LISTED ENTRIES:

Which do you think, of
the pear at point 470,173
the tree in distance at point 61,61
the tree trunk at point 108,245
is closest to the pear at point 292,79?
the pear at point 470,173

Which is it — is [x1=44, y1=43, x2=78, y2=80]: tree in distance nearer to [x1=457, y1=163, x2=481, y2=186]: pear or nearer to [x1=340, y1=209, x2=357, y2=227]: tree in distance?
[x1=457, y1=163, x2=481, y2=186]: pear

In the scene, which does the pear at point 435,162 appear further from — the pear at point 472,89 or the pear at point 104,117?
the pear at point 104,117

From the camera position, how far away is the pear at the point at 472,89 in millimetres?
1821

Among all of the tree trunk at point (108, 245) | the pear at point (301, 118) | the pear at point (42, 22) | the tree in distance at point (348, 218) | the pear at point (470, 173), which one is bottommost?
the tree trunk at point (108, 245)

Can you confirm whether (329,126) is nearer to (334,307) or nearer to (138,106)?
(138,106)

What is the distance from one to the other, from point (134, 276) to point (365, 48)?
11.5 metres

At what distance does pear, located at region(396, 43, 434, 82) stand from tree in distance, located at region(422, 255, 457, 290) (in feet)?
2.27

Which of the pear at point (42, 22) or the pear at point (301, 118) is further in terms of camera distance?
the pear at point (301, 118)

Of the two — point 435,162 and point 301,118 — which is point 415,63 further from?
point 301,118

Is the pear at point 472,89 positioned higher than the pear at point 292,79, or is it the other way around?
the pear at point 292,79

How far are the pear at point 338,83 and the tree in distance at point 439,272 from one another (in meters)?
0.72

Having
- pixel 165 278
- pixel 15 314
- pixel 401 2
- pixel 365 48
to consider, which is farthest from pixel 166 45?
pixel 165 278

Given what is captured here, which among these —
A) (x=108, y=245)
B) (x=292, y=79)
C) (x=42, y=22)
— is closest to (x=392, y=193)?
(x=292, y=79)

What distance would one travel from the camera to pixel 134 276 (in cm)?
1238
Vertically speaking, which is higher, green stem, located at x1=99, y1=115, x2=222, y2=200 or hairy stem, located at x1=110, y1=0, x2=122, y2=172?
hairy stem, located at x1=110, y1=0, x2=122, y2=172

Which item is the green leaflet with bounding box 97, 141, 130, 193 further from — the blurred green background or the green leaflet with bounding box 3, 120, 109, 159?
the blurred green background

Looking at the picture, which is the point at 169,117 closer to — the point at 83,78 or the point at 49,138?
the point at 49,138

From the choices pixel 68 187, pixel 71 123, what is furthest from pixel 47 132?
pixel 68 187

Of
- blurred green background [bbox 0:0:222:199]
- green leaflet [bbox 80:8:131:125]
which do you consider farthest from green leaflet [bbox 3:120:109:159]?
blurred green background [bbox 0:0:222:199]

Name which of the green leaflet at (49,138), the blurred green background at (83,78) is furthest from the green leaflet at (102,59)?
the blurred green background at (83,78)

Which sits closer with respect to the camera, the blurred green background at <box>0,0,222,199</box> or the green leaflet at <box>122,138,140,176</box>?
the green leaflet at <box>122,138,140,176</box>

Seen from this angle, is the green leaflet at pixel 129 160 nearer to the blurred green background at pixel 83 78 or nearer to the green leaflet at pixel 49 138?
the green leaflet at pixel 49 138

REQUIREMENT: From the line containing "Which item is" through the closing line of the material above, return every line exactly and omit all others.

RESULT BELOW:
Which item is the green leaflet with bounding box 97, 141, 130, 193 further from — the blurred green background or the green leaflet with bounding box 3, 120, 109, 159?
the blurred green background

Looking at the picture, which is the point at 169,117 closer to — the point at 83,78 or the point at 49,138?
the point at 49,138

From the choices pixel 68 187, pixel 71 123, what is furthest from pixel 47 132?
pixel 68 187

Of
- blurred green background [bbox 0:0:222:199]
- green leaflet [bbox 80:8:131:125]
which do you consider farthest from green leaflet [bbox 3:120:109:159]?
blurred green background [bbox 0:0:222:199]

Name which of the green leaflet at (49,138), the blurred green background at (83,78) is furthest from the green leaflet at (102,59)?
the blurred green background at (83,78)

Which sits closer with respect to the camera, the blurred green background at <box>0,0,222,199</box> or the green leaflet at <box>122,138,140,176</box>?
the green leaflet at <box>122,138,140,176</box>

Seen from this angle, is the green leaflet at pixel 129 160 nearer to the blurred green background at pixel 83 78 or nearer to the green leaflet at pixel 49 138?
the green leaflet at pixel 49 138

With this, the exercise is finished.